Aid organizations blatantly ignore three of the essential rules in diasaster relief, do no harm, maintain their transparency and don’t harm the local economy, instead seek to bolster it.
None of these things have happened since that horrific day.
While it is obvious that there are a number of people who do wish to help, and are there even now trying to, the organizations behind them seem more keen on their own agendas, both corporate and political, going so far as to try and influence and prevent the country’s elections so they can have more control over their own interests.
The idea that almost 40% of donations made to a company stay with that company, or a country pledging X amount of dollars in aid, and then not trusting the country and its people to decide how best to use it, but to dole it out through a committee, made of 13 nationals and 13 of the biggest stake holders in terms of promised donations, is infuriating. There excuses being government corruption, but that same standard could apply to the NGOs (Non-Governmental Organizations) that come in to help.
It’s clear that the best way to help in disaster situations is to help the people to help themselves, stimulate their economy, not slaughter it, provide the assistance they need, but let the country decide what help is most needed.
The fact that people were still living in tent cities, or little one room poorly built shelters two years after this event is just min-boggling.

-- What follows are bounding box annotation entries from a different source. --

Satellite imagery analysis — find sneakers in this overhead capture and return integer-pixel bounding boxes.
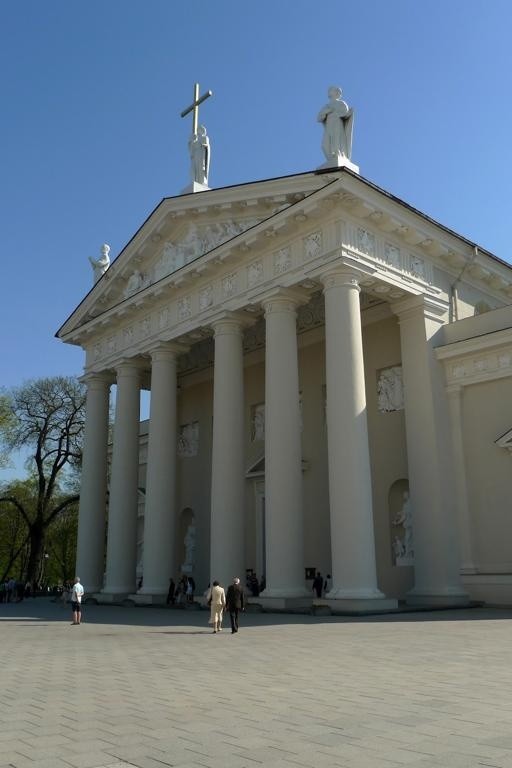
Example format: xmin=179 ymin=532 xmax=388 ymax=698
xmin=218 ymin=628 xmax=222 ymax=631
xmin=213 ymin=631 xmax=216 ymax=633
xmin=71 ymin=622 xmax=80 ymax=625
xmin=232 ymin=629 xmax=238 ymax=634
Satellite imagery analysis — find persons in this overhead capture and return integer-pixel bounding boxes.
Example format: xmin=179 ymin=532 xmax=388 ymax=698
xmin=323 ymin=574 xmax=332 ymax=593
xmin=312 ymin=572 xmax=323 ymax=597
xmin=88 ymin=243 xmax=111 ymax=284
xmin=0 ymin=577 xmax=16 ymax=603
xmin=391 ymin=490 xmax=412 ymax=558
xmin=167 ymin=568 xmax=266 ymax=607
xmin=61 ymin=578 xmax=76 ymax=608
xmin=206 ymin=580 xmax=225 ymax=633
xmin=393 ymin=534 xmax=405 ymax=557
xmin=315 ymin=84 xmax=354 ymax=159
xmin=138 ymin=576 xmax=143 ymax=588
xmin=188 ymin=125 xmax=211 ymax=186
xmin=70 ymin=576 xmax=84 ymax=626
xmin=225 ymin=577 xmax=244 ymax=634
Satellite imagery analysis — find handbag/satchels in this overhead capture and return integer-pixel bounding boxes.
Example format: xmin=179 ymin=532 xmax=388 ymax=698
xmin=207 ymin=588 xmax=213 ymax=606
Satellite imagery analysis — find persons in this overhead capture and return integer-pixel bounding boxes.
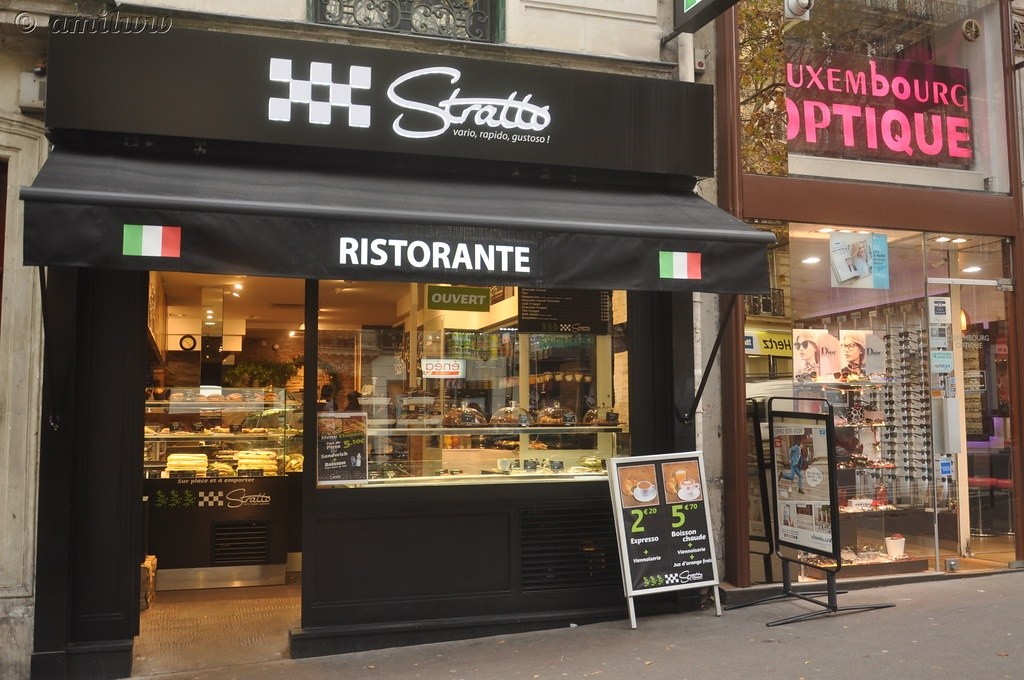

Before all the work is done, some of the NGOs are already pulling out, off to find the next big disaster they can make a name for themselves on.
That is not meant to vilify all NGOs, but it seems that there is more going on behind the scenes than simply wanting to render aid to a people in need.
As I mentioned, this one is complex, weaving politics, diplomacy and manipulation into one solid, but dense narrative, and as I left the theater, conversations were already sparking around the audience as ideas, thoughts and arguments were tossed back and forth.
It’s an important film, not just in relation to Haiti but in terms of how international aid works, or doesn’t as may be the case.
Fatal Assistance screens once more at the ROM on Sunday May 5 at 6:00pm.